→ STUDY MATERIAL:
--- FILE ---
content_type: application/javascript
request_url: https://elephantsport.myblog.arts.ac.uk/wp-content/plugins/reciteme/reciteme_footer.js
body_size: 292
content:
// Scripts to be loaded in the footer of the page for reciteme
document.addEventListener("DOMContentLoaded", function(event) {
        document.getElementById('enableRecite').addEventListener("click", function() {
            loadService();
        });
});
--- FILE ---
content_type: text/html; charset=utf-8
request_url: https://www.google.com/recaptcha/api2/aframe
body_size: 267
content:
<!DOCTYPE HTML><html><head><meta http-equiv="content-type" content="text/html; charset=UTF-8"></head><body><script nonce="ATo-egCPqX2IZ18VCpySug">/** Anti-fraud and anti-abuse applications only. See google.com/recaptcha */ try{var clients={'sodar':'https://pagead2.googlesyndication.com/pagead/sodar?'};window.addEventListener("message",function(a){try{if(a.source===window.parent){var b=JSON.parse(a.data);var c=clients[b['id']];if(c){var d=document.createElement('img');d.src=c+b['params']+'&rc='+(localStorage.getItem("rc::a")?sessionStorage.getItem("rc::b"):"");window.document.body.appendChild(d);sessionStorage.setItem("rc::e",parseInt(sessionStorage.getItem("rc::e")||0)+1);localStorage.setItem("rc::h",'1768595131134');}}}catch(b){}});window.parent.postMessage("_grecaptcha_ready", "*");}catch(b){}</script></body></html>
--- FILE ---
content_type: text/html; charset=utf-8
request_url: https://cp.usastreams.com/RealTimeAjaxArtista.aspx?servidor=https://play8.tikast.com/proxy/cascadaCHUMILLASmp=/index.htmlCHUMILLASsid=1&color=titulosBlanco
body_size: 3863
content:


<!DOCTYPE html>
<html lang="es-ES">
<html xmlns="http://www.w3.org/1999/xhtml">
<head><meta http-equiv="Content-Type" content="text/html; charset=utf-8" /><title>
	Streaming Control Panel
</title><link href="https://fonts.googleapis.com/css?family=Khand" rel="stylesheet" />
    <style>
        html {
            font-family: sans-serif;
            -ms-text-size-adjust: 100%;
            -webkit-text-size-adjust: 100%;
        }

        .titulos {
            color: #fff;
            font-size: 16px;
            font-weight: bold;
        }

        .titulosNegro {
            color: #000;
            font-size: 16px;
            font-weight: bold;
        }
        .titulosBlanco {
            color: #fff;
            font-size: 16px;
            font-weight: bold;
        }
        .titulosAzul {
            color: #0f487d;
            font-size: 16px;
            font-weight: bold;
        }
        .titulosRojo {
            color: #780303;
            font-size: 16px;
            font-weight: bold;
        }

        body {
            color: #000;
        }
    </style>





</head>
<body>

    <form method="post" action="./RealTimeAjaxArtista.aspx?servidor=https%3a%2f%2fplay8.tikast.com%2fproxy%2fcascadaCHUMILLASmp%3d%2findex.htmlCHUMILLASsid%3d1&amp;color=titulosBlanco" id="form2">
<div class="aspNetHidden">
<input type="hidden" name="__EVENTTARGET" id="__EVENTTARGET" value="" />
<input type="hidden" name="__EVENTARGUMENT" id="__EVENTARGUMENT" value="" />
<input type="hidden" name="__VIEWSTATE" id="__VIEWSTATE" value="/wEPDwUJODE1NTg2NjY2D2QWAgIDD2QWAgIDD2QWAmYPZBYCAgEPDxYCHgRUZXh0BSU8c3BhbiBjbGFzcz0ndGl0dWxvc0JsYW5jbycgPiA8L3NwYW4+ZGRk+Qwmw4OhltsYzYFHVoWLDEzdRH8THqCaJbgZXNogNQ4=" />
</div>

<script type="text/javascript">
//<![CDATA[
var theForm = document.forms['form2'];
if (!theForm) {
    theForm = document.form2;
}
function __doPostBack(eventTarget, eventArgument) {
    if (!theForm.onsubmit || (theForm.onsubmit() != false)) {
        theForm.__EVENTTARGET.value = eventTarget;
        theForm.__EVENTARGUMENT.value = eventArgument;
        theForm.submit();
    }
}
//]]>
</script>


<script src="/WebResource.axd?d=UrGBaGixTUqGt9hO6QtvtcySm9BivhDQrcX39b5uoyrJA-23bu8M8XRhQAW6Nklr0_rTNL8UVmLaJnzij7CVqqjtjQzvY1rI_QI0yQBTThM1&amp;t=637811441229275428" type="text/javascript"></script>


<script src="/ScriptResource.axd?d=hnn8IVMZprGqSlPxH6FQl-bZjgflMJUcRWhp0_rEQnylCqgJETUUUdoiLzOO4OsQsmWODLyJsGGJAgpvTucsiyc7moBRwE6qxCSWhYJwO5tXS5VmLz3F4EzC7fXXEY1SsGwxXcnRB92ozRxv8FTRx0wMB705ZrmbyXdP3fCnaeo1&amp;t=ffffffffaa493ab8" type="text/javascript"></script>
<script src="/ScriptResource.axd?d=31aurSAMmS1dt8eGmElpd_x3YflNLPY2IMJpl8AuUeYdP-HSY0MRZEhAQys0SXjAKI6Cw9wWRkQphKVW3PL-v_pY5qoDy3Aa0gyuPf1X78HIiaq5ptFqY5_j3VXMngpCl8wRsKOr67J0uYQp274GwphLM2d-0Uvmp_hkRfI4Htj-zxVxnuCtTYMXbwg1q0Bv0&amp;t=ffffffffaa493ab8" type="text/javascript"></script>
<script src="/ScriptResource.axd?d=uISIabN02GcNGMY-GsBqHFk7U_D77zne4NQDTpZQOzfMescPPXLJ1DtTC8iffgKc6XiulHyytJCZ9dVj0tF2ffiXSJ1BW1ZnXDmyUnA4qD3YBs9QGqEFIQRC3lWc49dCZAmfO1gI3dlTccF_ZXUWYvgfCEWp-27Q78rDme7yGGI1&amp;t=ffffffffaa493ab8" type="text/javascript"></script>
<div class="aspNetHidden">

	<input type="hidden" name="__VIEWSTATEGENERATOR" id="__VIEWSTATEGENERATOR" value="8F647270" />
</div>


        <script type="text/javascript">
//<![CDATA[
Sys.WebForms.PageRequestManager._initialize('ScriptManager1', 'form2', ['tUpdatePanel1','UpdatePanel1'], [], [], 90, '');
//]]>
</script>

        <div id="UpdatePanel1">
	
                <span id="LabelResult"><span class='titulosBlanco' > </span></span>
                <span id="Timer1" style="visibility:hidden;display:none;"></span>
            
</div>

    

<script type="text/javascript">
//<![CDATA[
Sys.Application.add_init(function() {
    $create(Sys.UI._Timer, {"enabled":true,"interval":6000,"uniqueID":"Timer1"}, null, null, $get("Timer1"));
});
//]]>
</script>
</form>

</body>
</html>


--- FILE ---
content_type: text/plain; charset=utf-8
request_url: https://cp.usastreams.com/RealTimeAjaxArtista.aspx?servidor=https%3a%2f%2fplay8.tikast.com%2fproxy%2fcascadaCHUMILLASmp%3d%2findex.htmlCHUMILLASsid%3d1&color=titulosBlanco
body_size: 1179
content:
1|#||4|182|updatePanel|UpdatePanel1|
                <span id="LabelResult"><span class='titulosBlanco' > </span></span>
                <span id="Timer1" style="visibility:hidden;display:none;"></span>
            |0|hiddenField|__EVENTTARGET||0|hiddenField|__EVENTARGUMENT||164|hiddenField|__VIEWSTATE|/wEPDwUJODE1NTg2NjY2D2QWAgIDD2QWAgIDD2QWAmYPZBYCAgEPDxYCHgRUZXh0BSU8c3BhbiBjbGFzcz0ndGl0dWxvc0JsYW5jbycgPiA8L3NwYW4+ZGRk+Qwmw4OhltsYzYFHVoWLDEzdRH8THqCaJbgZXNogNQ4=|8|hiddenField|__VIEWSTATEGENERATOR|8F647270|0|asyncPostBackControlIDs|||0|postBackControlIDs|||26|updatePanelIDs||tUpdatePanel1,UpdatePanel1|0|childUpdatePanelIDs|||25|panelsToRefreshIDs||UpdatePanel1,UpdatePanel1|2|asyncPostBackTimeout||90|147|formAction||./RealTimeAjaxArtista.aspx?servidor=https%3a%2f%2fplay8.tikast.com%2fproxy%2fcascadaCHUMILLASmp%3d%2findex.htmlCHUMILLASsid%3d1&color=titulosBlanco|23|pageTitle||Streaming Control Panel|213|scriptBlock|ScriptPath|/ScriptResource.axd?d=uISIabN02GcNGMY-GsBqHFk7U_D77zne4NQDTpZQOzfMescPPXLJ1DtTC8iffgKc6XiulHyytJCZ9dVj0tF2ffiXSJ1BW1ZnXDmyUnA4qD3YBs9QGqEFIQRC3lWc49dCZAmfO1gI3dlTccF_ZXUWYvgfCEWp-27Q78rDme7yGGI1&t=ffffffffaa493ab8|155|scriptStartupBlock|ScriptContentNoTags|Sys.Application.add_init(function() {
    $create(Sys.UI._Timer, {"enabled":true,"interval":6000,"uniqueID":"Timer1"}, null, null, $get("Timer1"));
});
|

→ EXERCISE DIRECTIONS: Reply with nothing but the number of lines in the entries that include "value".

→ REPLY TO THE TASK: 6